Work request
Would you give all of the records again, exactly as they read?

#### Records to use ####

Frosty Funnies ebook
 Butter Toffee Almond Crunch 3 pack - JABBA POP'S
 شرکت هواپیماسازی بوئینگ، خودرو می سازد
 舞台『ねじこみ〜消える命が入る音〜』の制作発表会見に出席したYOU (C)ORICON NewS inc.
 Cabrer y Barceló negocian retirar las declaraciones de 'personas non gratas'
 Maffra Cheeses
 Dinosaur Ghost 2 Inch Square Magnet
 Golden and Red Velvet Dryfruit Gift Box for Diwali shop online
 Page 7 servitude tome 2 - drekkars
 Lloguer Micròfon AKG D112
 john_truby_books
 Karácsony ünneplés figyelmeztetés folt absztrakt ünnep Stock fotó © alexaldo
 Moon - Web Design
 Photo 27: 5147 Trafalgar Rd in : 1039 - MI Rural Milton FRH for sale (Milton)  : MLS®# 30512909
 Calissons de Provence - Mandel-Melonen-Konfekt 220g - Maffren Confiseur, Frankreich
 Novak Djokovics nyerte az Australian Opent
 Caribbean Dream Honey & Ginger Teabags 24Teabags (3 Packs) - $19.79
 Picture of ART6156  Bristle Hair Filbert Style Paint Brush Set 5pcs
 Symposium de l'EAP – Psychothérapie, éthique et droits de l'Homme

####

Answer space
Frosty Funnies ebook
 Butter Toffee Almond Crunch 3 pack - JABBA POP'S
 شرکت هواپیماسازی بوئینگ، خودرو می سازد
 舞台『ねじこみ〜消える命が入る音〜』の制作発表会見に出席したYOU (C)ORICON NewS inc.
 Cabrer y Barceló negocian retirar las declaraciones de 'personas non gratas'
 Maffra Cheeses
 Dinosaur Ghost 2 Inch Square Magnet
 Golden and Red Velvet Dryfruit Gift Box for Diwali shop online
 Page 7 servitude tome 2 - drekkars
 Lloguer Micròfon AKG D112
 john_truby_books
 Karácsony ünneplés figyelmeztetés folt absztrakt ünnep Stock fotó © alexaldo
 Moon - Web Design
 Photo 27: 5147 Trafalgar Rd in : 1039 - MI Rural Milton FRH for sale (Milton)  : MLS®# 30512909
 Calissons de Provence - Mandel-Melonen-Konfekt 220g - Maffren Confiseur, Frankreich
 Novak Djokovics nyerte az Australian Opent
 Caribbean Dream Honey & Ginger Teabags 24Teabags (3 Packs) - $19.79
 Picture of ART6156  Bristle Hair Filbert Style Paint Brush Set 5pcs
 Symposium de l'EAP – Psychothérapie, éthique et droits de l'Homme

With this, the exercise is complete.